(Task instructions) Rewrite the lines of the records below as a numbered list, skipping blank lines. Omit the pictures.

(Dataset records)

+-------+

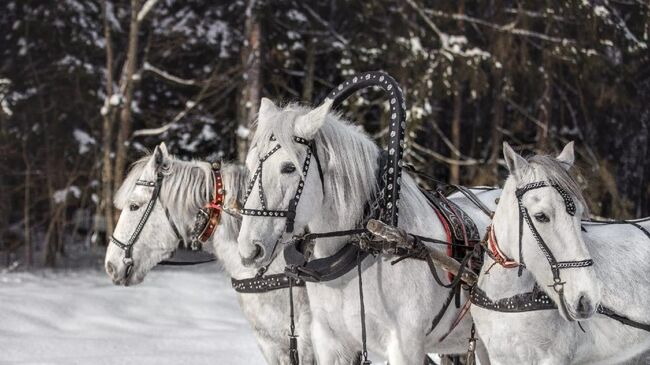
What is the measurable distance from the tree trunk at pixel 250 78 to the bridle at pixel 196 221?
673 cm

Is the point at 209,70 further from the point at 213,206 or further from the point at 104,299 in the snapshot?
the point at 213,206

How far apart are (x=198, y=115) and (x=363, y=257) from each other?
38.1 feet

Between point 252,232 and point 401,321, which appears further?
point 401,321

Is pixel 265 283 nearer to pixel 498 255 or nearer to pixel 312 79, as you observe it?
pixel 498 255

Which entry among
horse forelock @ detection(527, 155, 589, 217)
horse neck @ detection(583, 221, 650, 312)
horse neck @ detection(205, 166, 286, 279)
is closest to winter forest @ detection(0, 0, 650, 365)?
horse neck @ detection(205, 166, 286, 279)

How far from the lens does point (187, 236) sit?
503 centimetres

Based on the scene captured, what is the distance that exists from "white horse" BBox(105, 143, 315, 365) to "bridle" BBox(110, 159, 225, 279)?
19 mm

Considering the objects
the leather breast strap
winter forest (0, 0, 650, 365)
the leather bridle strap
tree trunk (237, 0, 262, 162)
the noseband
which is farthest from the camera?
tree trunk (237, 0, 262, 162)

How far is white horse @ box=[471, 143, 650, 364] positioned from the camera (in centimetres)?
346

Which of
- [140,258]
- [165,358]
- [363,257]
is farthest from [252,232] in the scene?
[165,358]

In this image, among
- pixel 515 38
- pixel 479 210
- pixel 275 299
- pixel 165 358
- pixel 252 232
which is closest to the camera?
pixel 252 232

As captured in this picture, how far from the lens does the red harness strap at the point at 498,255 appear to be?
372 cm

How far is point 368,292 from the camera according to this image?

+-------+

(Expected answer)
1. What is the measurable distance from the tree trunk at pixel 250 78 to the bridle at pixel 196 221?
2. 673 cm
3. Is the point at 209,70 further from the point at 213,206 or further from the point at 104,299 in the snapshot?
4. the point at 213,206
5. How far apart are (x=198, y=115) and (x=363, y=257) from each other?
6. 38.1 feet
7. Between point 252,232 and point 401,321, which appears further?
8. point 401,321
9. Is pixel 265 283 nearer to pixel 498 255 or nearer to pixel 312 79, as you observe it?
10. pixel 498 255
11. Which entry among
12. horse forelock @ detection(527, 155, 589, 217)
13. horse neck @ detection(583, 221, 650, 312)
14. horse neck @ detection(205, 166, 286, 279)
15. is closest to winter forest @ detection(0, 0, 650, 365)?
16. horse neck @ detection(205, 166, 286, 279)
17. How far from the lens does point (187, 236) sit?
18. 503 centimetres
19. Based on the scene captured, what is the distance that exists from "white horse" BBox(105, 143, 315, 365) to "bridle" BBox(110, 159, 225, 279)?
20. 19 mm
21. Considering the objects
22. the leather breast strap
23. winter forest (0, 0, 650, 365)
24. the leather bridle strap
25. tree trunk (237, 0, 262, 162)
26. the noseband
27. which is farthest from the camera?
28. tree trunk (237, 0, 262, 162)
29. How far is white horse @ box=[471, 143, 650, 364] positioned from the camera (in centimetres)?
30. 346
31. Which of
32. - [140,258]
33. - [165,358]
34. - [363,257]
35. is farthest from [252,232] in the scene?
36. [165,358]
37. In this image, among
38. - pixel 515 38
39. - pixel 479 210
40. - pixel 275 299
41. - pixel 165 358
42. - pixel 252 232
43. which is closest to the camera?
44. pixel 252 232
45. As captured in this picture, how far from the lens does the red harness strap at the point at 498,255 appear to be?
46. 372 cm
47. How far is point 368,292 from the camera according to this image?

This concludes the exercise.